Which neighborhood do you belong to?
I am a “satellite-city” girl. We used to call them like this when these clusters of big and smart houses were first built. I spent my childhood in Bahçeşehir, when it was first set up. Of course, Bahçeşehir had nothing to do with what it is now. Even though I liked neighborhood culture and old Istanbul at that age, it was nice to have grown up there. It was ideal for early teenagers. I grew up in a comfortable, fun and safe environment where we could be outside until midnight, with an open-air cinema, pool and all kinds of sports facilities, and our parents were not obsessed with the security of their children. For the last nine years, I have been living in a 120-year-old house in Emirgan and I am very happy about this.

What is the most beautiful thing you have lately seen in Istanbul?
Thanks to my mother and aunt, I have had the chance to explore the old streets and inns of Istanbul from an early age.

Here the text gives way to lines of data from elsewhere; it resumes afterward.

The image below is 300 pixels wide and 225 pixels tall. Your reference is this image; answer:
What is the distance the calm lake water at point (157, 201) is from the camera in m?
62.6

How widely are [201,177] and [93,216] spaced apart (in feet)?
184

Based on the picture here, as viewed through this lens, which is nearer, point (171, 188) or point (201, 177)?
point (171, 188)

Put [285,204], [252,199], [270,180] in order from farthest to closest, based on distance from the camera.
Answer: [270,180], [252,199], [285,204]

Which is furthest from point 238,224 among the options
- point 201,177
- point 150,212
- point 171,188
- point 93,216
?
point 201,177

I still find the streets of the Historical Peninsula full of surprises. There is a blue-walled room on the top floor of Kuveloğlu Han (a historic inn where commercial goods were kept) in Küçükpazar. One of the most beautiful things I have seen in Istanbul is that room. It is rented from time to time. Sipping my tea when it1s empty and spending a few minutes there makes me very happy.

To follow Pınar Taşdemir on Instagram: @pinar_tasdemir ve

* Changa was a legendary fine-dining restaurant in Istanbul that operated between 1999 and 2016. The owner chefs have interpreted traditional Turkish food with global culinary techniques and kickstarted “the New Turkish Cuisine”. Many of the prominent Turkish chefs of our day were trained in their kitchen.